Earl Raab, who was then executive director of the S.F.-based Jewish Community Relations Council, said the initial response to groups like Jews for Jesus was horror.

At the time, cults such as the Moonies were attracting a seemingly disproportionate number of college-age Jews.

"The additional dimension of Jews for Jesus was a real subversion," he said. "Jews for Jesus had special shock and offense."

As a result of those concerns, the Northern California Board of Rabbis issued this statement in March 1972:

"The view that [the Jews for Jesus Movement] is an alternative within the Jewish religious community is wholly untenable…Their protestations to the contrary notwithstanding, they are apostates and entirely outside of the Jewish religious community. To claim otherwise can only be based on total ignorance."

Lew still agrees with that basic view, calling the Messianics "extremely dishonest" because the movement is funded and backed by Christian evangelists.

"The facade of it being a Jewish movement is a sham," he said.

But Lew said he'd be much more concerned about those missionaries today if they were as active, visible or vocal in the Bay Area as they are in other parts of the country.

In addition, he said, today's Jewish community has more pressing problems than any threat from Messianics. The menace of such missionary groups as Jews for Jesus is just "a drop in the bucket," the rabbi said, compared to the overall lack of Jewish affiliation to synagogues.

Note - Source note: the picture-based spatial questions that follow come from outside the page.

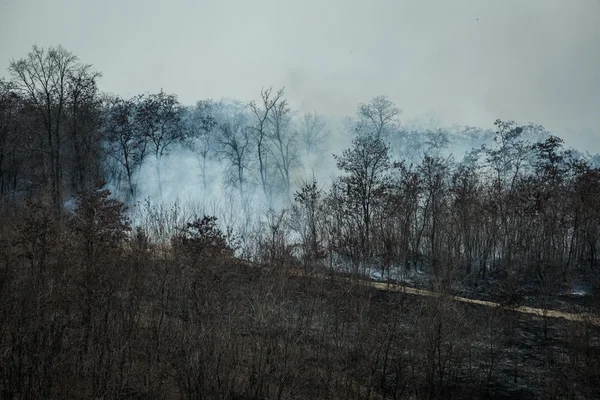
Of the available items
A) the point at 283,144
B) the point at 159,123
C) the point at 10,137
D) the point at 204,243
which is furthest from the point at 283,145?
the point at 204,243

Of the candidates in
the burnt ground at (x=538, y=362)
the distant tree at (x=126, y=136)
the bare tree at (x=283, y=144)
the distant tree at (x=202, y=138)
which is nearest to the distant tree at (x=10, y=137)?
the distant tree at (x=126, y=136)

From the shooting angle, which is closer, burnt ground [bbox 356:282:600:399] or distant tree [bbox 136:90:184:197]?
burnt ground [bbox 356:282:600:399]

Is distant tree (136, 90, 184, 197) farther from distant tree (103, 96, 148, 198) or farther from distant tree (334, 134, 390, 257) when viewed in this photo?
distant tree (334, 134, 390, 257)

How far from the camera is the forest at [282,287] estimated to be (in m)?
8.00

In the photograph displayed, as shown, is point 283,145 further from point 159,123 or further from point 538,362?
point 538,362

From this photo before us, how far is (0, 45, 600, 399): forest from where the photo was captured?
8.00 metres

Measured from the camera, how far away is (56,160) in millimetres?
32438

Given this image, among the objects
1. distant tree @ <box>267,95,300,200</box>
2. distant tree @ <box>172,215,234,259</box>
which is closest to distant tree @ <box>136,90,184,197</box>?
distant tree @ <box>267,95,300,200</box>

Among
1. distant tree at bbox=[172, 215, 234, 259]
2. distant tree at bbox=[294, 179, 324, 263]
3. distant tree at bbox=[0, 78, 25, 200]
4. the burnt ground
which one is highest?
distant tree at bbox=[0, 78, 25, 200]

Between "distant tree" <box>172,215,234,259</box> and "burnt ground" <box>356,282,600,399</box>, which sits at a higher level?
"distant tree" <box>172,215,234,259</box>

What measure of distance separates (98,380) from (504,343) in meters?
10.1

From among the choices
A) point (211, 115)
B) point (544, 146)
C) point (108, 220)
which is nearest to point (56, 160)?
point (211, 115)

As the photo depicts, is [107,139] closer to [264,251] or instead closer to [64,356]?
[264,251]

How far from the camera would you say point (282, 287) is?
42.3 feet
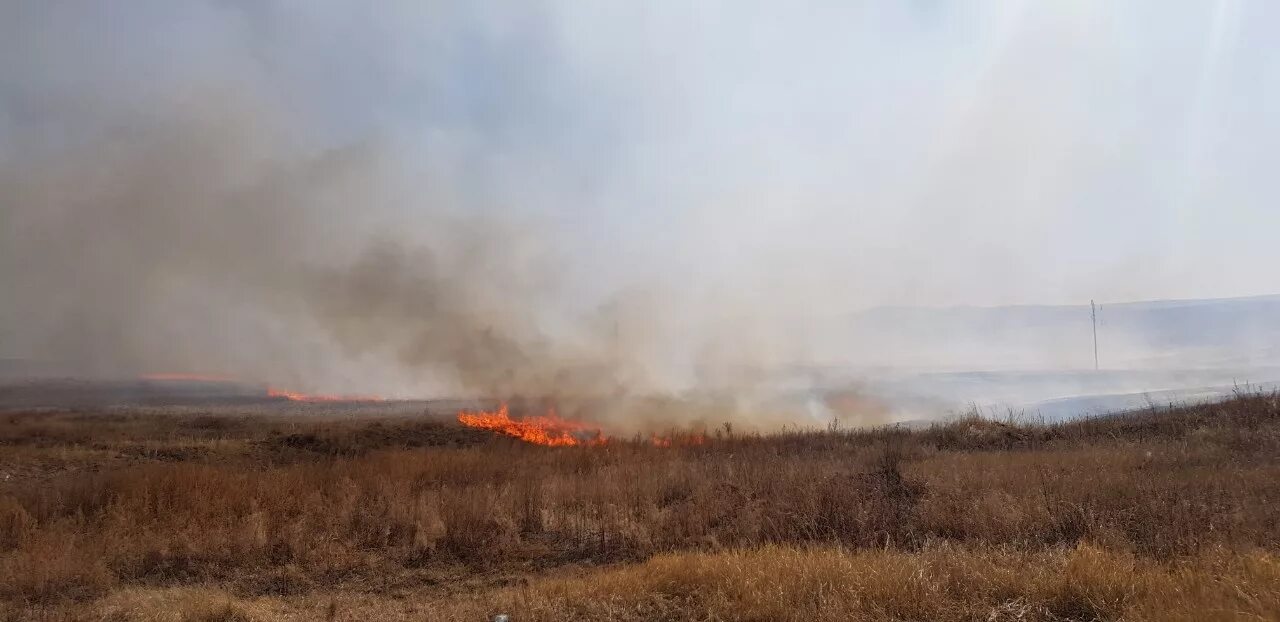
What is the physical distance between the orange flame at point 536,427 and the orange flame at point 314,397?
71.8 ft

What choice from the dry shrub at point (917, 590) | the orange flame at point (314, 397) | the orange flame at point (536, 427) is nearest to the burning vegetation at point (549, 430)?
the orange flame at point (536, 427)

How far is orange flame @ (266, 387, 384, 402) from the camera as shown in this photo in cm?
5288

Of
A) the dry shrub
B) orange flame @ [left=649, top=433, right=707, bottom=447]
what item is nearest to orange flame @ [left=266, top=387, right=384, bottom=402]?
orange flame @ [left=649, top=433, right=707, bottom=447]

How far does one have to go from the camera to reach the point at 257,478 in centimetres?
1556

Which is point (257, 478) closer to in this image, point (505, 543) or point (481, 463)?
point (481, 463)

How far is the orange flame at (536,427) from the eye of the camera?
2900cm

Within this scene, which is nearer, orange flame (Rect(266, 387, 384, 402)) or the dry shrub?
the dry shrub

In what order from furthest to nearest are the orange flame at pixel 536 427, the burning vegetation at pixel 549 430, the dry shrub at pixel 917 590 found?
the orange flame at pixel 536 427
the burning vegetation at pixel 549 430
the dry shrub at pixel 917 590

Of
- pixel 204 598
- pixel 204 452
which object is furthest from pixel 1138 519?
pixel 204 452

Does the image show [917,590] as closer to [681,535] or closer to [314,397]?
[681,535]

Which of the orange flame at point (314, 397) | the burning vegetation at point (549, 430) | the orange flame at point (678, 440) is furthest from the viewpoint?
the orange flame at point (314, 397)

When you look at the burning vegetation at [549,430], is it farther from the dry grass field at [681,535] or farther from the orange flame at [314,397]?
the orange flame at [314,397]

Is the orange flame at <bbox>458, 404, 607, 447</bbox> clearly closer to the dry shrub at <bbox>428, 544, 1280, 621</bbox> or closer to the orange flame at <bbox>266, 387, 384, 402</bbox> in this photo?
the dry shrub at <bbox>428, 544, 1280, 621</bbox>

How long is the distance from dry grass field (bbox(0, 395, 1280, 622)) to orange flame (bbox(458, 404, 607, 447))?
28.6 feet
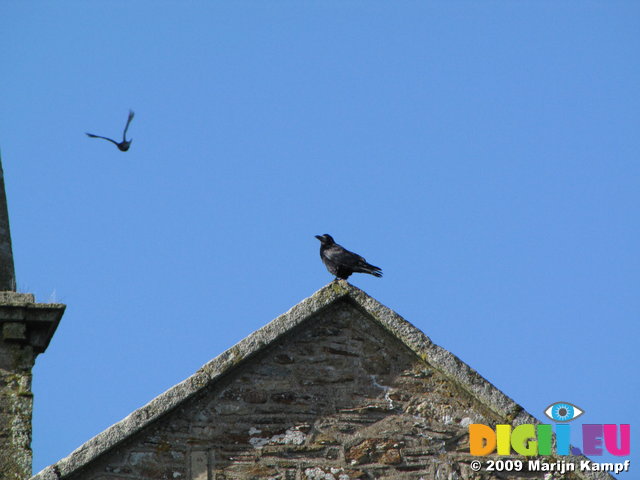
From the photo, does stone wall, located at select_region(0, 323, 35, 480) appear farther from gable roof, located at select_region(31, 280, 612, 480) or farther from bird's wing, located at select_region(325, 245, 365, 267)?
bird's wing, located at select_region(325, 245, 365, 267)

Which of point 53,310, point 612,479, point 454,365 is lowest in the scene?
point 612,479

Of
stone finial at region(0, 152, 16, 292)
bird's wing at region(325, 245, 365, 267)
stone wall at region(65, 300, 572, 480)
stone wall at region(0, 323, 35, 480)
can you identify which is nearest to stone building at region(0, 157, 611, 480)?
stone wall at region(65, 300, 572, 480)

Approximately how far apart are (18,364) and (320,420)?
3.88 meters

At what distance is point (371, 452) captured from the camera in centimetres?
1145

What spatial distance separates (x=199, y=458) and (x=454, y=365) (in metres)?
2.23

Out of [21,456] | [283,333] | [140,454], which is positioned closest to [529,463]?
[283,333]

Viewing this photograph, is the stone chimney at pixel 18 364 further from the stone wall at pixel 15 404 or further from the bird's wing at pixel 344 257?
the bird's wing at pixel 344 257

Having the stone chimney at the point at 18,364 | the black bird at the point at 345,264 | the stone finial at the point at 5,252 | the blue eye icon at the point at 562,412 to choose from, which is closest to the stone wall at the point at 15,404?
the stone chimney at the point at 18,364

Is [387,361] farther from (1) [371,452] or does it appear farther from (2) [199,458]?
(2) [199,458]

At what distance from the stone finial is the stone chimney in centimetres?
10

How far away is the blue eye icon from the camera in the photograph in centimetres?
1173

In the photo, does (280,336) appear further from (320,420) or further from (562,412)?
(562,412)

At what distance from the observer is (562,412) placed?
11781 millimetres

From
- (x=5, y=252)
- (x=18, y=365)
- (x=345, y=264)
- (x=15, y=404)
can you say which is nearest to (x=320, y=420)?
(x=345, y=264)
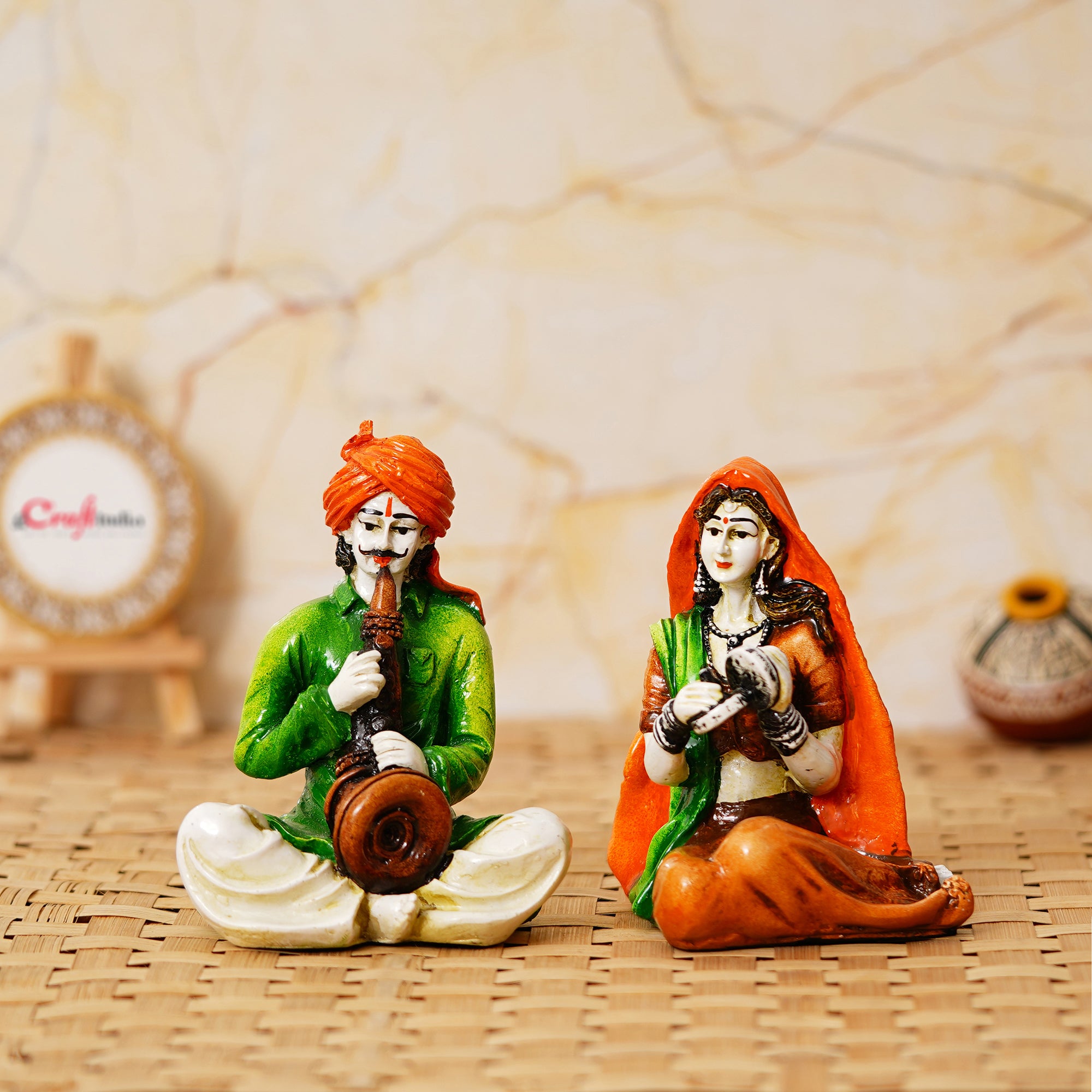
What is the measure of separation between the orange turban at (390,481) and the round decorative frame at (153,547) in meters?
1.41

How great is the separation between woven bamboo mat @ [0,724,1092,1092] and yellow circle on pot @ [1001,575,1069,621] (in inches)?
33.2

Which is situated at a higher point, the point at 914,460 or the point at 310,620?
the point at 310,620

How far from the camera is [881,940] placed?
6.36 ft

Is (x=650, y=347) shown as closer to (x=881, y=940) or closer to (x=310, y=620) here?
(x=310, y=620)

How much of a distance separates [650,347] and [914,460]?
0.73 meters

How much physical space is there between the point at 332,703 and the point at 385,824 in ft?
0.64

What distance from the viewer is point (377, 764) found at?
1.96 metres

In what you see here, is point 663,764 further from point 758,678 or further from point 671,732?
point 758,678

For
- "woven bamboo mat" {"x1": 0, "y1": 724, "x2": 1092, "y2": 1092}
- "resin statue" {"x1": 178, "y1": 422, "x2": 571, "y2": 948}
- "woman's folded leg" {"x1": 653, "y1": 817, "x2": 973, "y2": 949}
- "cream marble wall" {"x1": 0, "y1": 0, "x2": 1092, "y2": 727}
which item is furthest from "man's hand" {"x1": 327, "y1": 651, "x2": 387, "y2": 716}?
"cream marble wall" {"x1": 0, "y1": 0, "x2": 1092, "y2": 727}

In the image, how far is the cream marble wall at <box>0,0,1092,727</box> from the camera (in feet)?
11.4

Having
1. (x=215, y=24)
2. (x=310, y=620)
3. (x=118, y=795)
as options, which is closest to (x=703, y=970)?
(x=310, y=620)

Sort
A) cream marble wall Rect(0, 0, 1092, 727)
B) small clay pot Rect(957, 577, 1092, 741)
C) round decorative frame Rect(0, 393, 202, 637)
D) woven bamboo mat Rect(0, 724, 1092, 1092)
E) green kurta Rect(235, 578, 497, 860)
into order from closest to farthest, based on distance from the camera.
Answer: woven bamboo mat Rect(0, 724, 1092, 1092) < green kurta Rect(235, 578, 497, 860) < small clay pot Rect(957, 577, 1092, 741) < round decorative frame Rect(0, 393, 202, 637) < cream marble wall Rect(0, 0, 1092, 727)

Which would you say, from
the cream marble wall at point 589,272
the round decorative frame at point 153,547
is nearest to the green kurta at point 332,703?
the round decorative frame at point 153,547

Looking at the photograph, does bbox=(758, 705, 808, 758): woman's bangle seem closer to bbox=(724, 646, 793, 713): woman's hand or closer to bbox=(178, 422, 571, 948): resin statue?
bbox=(724, 646, 793, 713): woman's hand
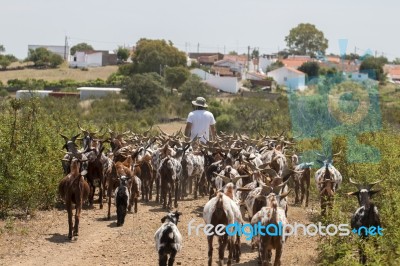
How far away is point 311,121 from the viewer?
2972 centimetres

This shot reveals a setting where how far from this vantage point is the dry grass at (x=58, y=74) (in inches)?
2776

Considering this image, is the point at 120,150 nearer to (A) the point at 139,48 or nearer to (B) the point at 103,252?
(B) the point at 103,252

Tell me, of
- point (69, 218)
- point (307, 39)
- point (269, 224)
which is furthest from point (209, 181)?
point (307, 39)

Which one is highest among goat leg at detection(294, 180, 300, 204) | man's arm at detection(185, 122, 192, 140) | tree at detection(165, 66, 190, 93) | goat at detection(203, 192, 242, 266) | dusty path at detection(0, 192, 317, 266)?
tree at detection(165, 66, 190, 93)

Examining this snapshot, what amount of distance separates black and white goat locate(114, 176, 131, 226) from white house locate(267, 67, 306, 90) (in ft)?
162

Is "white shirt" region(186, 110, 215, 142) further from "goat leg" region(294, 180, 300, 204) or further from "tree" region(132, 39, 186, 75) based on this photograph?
"tree" region(132, 39, 186, 75)

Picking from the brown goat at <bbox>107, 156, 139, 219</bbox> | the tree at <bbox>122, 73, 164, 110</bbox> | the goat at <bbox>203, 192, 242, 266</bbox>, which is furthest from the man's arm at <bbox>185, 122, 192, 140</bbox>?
the tree at <bbox>122, 73, 164, 110</bbox>

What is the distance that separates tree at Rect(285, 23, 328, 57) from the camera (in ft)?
331

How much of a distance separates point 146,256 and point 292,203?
20.0 feet

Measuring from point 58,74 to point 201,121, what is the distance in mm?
59414

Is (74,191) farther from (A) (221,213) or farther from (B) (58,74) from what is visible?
(B) (58,74)

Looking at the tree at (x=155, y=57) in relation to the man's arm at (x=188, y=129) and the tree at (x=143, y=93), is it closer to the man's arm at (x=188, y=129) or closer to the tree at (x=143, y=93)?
the tree at (x=143, y=93)

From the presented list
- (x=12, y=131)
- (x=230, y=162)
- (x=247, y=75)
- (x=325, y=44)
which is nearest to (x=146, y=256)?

"We have much more important things to worry about, which is Jews just not being Jews," he said.

Rabbi Doug Kahn, executive director of the S.F.-based Jewish Community Relations Council, agreed that battling missionaries isn't among the community's top concerns.

"I think the Jewish community has rightly put its energy into Jewish continuity and Jewish education," he said, noting that a well-grounded Jewish education is the strongest defense against proselytizers.

"Our best response is to help Jews feel absolute pride in their Judaism," he said.

Moishe Rosen, the founder of Jews for Jesus who stepped down as its executive director in May, in some ways appreciates the lack of active opposition from the Bay Area Jewish community. Foes here don't smash windows, slash tires, spray-paint graffiti or make harassing telephone calls, he said.

"This is probably the most tolerant Jewish community in the country," said Rosen, who still comes into the office even though he stepped down from his position in May after two decades. "The attitude here is live and let live."

But Lew noted that the Jewish community's reaction to Messianic proselytizing is primarily a reflection of the missionaries' relatively low profile here and the Bay Area's overall liberalism.

"This is such a tolerant, open atmosphere," he said. "It's hard to come out against any group, no matter how abhorrent its views may be."